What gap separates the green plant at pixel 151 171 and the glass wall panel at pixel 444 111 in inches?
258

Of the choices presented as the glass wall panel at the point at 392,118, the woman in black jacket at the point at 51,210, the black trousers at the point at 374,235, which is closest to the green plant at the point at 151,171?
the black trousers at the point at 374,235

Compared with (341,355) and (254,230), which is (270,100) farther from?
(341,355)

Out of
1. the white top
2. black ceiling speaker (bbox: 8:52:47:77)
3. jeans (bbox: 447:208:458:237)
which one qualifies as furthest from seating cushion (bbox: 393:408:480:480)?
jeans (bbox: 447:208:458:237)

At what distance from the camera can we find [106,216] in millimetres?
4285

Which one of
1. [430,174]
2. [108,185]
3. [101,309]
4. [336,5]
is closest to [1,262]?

____________________

_Aim_: Rewrite the items above, changing "green plant" to "potted plant" everywhere it appears and leaving everything else the same.

_Complete output_:
What gap separates the potted plant at pixel 151 171 and the glass wall panel at pixel 444 111 in inches?
258

Of the choices presented as the glass wall panel at the point at 392,118, the woman in black jacket at the point at 51,210, the black trousers at the point at 374,235, which is closest to the potted plant at the point at 151,171?
the black trousers at the point at 374,235

Compared with (341,355) and (254,230), which is (270,100) farther from?
(341,355)

Out of
1. the white top
2. black ceiling speaker (bbox: 8:52:47:77)
3. jeans (bbox: 447:208:458:237)
which one qualifies as furthest from seating cushion (bbox: 393:408:480:480)?
jeans (bbox: 447:208:458:237)

At what distance from the camera can we find [106,216] in millimetres?
4285

Which one of
1. [430,174]
2. [108,185]
3. [101,309]
4. [336,5]
is closest to [1,262]?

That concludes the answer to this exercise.